== Texte présenté ==
Pourquoi ne pas cultiver cet état du « je ne sais pas » et s’en faire un allié?
Partons du principe que le changement est inévitable, omniprésent et que donc, tout ce que vous pensez savoir en ce moment est peut-être complètement dépassé ou erroné. Qu’est-ce que cette condition de ne pas savoir vous permet de découvrir de nouveau, dans votre travail par exemple?
C’est personnellement grâce à cet état d’esprit que je réussis à garder ma flamme active dans mon métier de musicienne. Sinon, qu’est-ce qu’il y aurait de réellement excitant à jouer d’un instrument que je maîtrise depuis plusieurs années pour interpréter des notes alignées sur une feuille qu’il m’est possible de déchiffrer en très peu de temps et que j’ai même déjà jouer plusieurs fois?
C’est la routine. J’aime mieux me demander de quelle façon je pourrais améliorer mon son, ma projection, ma fluidité, mon style musical, ma personnalité, etc. Parce qu’au fond, je n’en sais peut-être rien!!!
Se placer dans les souliers du débutant, un peu chaque jour.

== Consigne écrite ==
Dans le texte présenté, où est-on invité à se placer un peu chaque jour ?

== Liste ==
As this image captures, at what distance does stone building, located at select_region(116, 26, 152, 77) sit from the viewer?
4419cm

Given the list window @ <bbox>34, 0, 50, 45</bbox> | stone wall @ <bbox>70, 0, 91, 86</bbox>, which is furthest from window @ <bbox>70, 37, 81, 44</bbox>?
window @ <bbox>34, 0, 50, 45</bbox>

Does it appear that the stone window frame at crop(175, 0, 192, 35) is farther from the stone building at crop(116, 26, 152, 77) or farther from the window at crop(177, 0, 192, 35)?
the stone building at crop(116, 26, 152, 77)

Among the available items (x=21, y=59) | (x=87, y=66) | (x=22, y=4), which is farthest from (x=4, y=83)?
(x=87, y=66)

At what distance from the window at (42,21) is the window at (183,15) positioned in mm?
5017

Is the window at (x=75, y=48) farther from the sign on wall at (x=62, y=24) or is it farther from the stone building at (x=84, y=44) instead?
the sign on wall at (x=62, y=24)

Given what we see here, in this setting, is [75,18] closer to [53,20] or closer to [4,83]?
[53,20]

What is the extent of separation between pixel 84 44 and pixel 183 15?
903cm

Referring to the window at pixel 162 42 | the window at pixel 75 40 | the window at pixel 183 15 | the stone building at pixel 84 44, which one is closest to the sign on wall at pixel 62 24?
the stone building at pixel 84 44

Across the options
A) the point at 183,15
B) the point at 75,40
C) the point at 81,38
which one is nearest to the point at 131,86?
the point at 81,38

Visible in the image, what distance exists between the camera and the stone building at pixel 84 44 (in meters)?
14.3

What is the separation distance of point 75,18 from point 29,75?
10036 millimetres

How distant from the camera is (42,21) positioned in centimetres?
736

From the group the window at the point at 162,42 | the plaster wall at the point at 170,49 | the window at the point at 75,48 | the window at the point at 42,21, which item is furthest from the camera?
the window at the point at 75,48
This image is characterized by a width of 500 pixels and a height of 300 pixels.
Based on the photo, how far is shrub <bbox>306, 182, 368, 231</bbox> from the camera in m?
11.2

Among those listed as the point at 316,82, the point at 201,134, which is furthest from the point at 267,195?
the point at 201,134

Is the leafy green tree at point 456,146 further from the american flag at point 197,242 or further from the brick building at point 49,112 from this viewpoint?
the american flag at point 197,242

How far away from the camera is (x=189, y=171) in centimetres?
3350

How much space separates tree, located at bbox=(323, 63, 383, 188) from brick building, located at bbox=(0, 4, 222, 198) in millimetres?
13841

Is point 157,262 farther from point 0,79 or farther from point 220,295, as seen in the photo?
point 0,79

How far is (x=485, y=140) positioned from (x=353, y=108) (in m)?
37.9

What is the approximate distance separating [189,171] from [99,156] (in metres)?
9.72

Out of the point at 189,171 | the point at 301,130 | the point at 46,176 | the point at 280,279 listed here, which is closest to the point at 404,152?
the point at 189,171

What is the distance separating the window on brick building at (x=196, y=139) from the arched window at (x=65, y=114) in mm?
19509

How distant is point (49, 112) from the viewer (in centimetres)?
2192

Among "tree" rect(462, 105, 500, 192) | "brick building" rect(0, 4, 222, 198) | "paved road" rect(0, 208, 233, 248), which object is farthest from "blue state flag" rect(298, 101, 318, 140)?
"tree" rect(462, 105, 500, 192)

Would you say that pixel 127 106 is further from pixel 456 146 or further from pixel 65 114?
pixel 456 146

== Réponse ==
Dans les souliers du débutant.